§ **What the task requires**
Select every line in the entries below that contains the word "results" and copy each one in full.
** BEGIN Stored records **
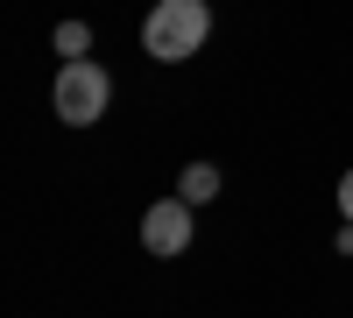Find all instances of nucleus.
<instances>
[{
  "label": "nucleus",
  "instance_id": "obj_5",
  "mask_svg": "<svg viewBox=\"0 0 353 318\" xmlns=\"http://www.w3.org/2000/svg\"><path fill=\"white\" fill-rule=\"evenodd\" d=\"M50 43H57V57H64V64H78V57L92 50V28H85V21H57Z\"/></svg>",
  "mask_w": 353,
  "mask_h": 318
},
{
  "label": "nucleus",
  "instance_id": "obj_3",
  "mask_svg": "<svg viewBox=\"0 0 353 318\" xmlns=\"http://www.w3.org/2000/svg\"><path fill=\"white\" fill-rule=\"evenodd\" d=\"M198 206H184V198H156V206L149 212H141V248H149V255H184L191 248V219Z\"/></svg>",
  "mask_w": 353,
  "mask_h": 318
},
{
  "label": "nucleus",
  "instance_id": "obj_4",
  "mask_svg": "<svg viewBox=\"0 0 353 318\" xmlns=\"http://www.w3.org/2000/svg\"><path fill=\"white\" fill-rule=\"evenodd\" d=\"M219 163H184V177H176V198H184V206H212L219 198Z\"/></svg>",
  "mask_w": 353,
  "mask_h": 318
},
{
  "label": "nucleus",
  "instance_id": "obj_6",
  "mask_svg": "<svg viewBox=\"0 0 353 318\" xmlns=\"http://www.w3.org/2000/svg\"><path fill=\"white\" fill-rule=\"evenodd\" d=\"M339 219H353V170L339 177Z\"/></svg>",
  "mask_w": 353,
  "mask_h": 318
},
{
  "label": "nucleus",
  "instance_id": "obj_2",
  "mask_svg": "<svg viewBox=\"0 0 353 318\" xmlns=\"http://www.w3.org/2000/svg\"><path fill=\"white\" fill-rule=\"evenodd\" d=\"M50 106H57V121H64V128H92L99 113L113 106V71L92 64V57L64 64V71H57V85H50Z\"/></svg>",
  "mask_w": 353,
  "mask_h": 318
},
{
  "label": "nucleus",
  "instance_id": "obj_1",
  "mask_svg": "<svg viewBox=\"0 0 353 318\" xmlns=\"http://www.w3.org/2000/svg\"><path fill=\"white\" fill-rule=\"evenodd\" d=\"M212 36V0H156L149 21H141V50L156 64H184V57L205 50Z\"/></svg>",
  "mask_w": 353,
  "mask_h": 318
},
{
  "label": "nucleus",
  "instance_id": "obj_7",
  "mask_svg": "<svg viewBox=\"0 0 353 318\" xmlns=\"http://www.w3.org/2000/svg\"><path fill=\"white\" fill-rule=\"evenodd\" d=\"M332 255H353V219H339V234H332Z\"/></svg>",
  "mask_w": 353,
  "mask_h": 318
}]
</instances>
** END Stored records **
** BEGIN Stored records **
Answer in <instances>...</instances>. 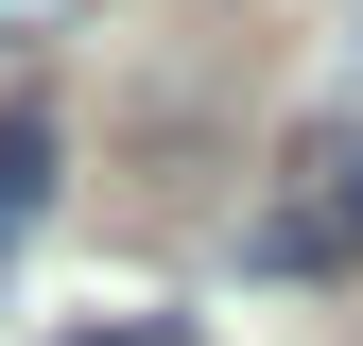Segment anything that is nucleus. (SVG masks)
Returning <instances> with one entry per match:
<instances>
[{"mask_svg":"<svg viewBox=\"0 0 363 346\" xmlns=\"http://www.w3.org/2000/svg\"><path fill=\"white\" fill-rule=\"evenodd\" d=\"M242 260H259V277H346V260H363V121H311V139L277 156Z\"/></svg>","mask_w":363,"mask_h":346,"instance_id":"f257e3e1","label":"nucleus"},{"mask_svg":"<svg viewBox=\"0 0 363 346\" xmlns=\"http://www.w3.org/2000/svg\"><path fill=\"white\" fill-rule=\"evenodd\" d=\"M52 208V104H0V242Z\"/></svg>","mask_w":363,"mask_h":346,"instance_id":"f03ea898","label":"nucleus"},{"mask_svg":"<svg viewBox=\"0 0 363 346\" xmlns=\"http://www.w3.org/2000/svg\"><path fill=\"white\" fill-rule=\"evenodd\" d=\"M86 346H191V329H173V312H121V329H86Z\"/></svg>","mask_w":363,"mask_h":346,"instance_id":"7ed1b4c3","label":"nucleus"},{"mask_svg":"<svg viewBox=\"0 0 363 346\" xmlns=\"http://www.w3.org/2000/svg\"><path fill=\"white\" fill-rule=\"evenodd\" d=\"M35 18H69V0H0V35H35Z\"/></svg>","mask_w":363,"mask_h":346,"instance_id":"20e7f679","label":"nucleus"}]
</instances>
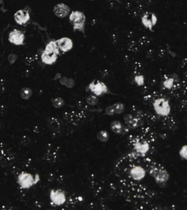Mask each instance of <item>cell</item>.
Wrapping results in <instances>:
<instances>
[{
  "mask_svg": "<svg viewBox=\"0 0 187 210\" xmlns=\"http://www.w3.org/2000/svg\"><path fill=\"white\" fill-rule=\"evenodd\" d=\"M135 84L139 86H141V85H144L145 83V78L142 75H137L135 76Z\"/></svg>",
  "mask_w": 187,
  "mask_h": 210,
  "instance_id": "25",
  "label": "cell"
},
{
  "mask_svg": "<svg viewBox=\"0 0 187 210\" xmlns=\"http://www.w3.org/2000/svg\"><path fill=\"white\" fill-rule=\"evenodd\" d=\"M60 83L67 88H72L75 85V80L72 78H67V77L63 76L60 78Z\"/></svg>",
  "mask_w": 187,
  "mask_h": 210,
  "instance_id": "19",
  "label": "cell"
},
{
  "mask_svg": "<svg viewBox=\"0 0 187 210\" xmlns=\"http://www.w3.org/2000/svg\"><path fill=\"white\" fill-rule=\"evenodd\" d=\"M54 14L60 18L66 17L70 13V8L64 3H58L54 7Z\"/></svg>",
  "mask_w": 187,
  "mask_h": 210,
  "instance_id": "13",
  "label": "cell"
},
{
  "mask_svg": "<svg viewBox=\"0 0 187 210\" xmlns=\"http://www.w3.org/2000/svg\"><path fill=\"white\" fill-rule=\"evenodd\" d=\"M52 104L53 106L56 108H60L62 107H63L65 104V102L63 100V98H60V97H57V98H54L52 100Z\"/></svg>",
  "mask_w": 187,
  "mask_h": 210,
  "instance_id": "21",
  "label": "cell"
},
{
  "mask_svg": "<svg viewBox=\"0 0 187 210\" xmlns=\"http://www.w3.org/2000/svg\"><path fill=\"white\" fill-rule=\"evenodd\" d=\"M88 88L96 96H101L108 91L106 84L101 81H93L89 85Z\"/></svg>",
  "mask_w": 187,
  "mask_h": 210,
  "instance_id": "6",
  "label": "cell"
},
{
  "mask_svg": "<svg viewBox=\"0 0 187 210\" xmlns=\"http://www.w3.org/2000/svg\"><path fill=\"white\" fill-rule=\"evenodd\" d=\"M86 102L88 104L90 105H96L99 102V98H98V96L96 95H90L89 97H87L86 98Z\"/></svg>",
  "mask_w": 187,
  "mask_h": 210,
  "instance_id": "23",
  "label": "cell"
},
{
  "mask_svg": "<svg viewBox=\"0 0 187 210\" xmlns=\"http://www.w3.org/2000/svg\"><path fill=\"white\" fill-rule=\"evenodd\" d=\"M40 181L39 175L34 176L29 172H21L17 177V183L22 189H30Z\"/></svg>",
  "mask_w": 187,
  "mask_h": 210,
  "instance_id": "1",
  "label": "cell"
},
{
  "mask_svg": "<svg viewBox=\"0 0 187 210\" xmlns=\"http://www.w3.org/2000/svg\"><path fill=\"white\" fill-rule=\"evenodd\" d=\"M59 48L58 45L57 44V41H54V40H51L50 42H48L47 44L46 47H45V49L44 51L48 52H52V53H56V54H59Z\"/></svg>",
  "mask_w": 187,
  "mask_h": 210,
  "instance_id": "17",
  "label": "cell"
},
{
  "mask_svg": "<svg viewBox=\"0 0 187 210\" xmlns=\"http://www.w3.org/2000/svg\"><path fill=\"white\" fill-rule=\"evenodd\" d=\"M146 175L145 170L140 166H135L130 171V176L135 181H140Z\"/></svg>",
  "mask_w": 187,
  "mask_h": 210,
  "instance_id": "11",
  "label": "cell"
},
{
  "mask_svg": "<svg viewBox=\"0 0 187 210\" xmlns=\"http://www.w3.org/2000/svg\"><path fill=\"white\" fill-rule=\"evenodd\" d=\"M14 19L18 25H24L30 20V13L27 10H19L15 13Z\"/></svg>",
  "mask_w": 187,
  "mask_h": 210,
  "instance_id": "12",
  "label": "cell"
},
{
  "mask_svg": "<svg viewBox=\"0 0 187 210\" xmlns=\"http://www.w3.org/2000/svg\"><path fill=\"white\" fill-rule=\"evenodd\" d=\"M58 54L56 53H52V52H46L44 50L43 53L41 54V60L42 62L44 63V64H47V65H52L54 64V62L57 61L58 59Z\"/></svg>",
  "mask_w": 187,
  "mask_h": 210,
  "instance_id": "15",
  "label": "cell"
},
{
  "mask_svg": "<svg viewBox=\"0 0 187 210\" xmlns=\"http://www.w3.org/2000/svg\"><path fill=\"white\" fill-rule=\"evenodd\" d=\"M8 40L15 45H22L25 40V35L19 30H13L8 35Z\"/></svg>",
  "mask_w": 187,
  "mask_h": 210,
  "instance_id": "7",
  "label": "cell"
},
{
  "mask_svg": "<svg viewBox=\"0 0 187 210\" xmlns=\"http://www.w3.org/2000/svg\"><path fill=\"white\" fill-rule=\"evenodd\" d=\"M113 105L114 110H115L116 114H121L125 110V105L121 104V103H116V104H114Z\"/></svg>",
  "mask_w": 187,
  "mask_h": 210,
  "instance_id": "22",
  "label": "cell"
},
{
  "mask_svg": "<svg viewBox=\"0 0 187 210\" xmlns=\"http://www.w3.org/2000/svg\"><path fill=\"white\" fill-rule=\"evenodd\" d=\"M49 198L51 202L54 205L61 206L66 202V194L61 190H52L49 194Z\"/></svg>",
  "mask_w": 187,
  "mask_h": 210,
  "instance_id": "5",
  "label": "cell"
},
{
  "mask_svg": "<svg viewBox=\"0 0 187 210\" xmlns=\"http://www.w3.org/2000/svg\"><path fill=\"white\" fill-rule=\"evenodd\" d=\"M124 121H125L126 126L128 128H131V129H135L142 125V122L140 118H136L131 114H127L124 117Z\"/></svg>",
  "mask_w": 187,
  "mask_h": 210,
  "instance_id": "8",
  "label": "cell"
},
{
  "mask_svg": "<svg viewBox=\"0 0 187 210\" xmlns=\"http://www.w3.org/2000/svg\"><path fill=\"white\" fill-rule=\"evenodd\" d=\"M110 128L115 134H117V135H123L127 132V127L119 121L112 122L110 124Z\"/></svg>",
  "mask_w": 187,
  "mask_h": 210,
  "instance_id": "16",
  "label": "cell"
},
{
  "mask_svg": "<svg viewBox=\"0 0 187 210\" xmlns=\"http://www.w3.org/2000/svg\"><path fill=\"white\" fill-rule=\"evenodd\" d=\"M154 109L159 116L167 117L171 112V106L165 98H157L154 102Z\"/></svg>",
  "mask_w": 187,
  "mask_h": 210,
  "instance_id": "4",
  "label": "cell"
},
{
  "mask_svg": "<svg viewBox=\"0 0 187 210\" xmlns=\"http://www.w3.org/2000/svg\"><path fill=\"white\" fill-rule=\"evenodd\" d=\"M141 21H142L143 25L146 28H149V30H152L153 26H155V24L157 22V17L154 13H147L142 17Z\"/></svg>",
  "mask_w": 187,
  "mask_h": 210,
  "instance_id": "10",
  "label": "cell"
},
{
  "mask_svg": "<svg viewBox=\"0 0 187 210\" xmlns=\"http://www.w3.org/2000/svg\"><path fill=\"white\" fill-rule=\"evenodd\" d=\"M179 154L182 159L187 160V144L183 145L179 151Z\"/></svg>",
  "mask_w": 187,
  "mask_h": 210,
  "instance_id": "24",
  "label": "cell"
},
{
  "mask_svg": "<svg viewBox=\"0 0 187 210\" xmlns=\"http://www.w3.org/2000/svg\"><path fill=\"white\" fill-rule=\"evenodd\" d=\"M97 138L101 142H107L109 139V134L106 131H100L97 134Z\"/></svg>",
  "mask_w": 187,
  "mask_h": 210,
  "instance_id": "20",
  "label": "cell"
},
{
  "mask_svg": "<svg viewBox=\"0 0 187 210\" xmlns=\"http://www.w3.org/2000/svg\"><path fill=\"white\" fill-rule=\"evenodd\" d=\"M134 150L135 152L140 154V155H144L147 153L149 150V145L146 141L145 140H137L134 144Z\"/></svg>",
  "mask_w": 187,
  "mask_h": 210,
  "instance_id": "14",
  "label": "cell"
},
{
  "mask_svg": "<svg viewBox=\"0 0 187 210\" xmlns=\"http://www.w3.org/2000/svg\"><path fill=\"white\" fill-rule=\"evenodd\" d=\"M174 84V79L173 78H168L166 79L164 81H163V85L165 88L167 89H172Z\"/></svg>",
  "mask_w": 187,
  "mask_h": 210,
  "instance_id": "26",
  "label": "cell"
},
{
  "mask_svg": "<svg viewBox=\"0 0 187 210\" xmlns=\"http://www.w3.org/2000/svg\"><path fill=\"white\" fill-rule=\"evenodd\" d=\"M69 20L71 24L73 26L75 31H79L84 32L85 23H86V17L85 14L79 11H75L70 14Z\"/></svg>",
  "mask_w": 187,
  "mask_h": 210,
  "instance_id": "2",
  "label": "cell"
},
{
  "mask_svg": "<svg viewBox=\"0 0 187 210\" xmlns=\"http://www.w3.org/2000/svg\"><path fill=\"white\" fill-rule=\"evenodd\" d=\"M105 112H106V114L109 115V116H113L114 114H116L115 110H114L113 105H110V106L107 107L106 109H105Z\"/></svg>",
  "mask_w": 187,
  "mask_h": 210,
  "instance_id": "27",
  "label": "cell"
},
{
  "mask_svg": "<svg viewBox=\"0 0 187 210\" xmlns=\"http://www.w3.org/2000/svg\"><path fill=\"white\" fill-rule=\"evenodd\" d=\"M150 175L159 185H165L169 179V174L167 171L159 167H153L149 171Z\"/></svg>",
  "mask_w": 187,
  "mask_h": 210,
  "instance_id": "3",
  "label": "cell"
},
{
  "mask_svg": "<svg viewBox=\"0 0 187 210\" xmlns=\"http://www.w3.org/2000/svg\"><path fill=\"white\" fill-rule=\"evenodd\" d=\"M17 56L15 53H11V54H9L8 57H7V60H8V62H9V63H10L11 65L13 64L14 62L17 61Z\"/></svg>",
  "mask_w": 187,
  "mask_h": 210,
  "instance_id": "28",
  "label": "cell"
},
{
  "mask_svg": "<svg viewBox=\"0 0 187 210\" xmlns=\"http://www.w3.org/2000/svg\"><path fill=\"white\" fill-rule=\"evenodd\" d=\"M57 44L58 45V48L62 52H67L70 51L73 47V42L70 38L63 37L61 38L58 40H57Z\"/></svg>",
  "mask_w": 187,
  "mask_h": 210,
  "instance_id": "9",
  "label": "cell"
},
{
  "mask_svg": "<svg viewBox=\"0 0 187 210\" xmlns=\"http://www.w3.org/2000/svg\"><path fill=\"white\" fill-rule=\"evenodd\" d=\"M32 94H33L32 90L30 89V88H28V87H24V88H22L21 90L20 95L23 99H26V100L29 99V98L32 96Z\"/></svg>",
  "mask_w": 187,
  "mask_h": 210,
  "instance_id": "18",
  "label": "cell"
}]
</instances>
** END Stored records **
** BEGIN Stored records **
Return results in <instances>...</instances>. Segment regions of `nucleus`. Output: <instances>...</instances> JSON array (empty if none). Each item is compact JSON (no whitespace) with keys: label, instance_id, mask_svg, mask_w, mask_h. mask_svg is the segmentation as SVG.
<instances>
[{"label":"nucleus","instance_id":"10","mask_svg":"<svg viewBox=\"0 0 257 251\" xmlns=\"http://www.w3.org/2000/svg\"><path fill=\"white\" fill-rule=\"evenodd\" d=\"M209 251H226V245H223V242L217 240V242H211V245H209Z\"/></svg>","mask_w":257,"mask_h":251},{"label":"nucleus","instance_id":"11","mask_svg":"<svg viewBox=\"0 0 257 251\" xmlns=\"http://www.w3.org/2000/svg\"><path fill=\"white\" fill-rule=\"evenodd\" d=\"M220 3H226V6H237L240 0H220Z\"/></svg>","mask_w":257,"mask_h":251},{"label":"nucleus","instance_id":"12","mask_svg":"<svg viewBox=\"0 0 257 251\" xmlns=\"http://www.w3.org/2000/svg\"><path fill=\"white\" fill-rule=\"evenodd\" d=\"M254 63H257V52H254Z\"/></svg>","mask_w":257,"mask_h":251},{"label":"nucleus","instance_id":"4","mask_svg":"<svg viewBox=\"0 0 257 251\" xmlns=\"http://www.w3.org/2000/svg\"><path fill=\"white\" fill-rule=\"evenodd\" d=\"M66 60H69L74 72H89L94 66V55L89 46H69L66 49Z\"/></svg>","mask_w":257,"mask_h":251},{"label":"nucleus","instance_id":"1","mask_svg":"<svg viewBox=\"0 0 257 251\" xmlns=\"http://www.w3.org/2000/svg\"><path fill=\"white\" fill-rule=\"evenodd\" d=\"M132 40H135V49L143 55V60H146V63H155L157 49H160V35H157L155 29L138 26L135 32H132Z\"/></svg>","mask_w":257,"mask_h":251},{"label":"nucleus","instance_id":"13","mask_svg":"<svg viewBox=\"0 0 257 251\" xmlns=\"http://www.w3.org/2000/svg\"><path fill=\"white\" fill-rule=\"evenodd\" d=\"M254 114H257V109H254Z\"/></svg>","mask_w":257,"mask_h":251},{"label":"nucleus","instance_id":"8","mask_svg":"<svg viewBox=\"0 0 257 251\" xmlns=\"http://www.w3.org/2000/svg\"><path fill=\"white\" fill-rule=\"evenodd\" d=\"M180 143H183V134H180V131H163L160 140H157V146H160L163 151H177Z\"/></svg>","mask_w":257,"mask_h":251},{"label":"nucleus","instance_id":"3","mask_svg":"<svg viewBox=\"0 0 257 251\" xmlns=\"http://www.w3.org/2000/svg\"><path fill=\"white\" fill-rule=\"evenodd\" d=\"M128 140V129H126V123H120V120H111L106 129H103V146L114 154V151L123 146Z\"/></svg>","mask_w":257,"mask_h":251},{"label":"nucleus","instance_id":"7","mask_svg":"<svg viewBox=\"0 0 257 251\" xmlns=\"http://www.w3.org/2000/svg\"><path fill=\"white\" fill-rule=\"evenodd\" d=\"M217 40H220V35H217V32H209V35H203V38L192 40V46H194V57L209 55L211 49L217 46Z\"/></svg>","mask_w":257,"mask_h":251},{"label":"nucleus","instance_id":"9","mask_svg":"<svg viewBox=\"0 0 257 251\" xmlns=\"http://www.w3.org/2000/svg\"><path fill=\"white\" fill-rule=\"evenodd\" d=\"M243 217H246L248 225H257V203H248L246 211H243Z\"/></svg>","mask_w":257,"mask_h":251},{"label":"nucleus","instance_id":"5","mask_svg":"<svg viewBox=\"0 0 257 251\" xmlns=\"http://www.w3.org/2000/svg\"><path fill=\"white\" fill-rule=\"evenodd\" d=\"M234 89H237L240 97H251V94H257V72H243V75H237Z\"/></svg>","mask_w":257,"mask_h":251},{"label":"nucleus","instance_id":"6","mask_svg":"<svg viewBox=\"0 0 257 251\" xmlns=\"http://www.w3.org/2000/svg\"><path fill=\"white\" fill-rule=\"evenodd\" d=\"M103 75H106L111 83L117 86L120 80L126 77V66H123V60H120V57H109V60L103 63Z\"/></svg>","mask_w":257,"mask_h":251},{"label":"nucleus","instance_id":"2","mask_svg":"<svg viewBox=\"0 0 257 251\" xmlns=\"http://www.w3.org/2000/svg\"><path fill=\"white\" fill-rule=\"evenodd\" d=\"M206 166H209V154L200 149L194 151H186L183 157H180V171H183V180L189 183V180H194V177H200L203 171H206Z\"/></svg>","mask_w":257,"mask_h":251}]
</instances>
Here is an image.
** END Stored records **
§ **Response**
Wrapping results in <instances>:
Return results in <instances>...</instances>. Segment regions of `nucleus`. Output: <instances>...</instances> JSON array (empty if none). Each item is compact JSON (no whitespace) with keys: label, instance_id, mask_svg, mask_w, mask_h. mask_svg is the segmentation as SVG.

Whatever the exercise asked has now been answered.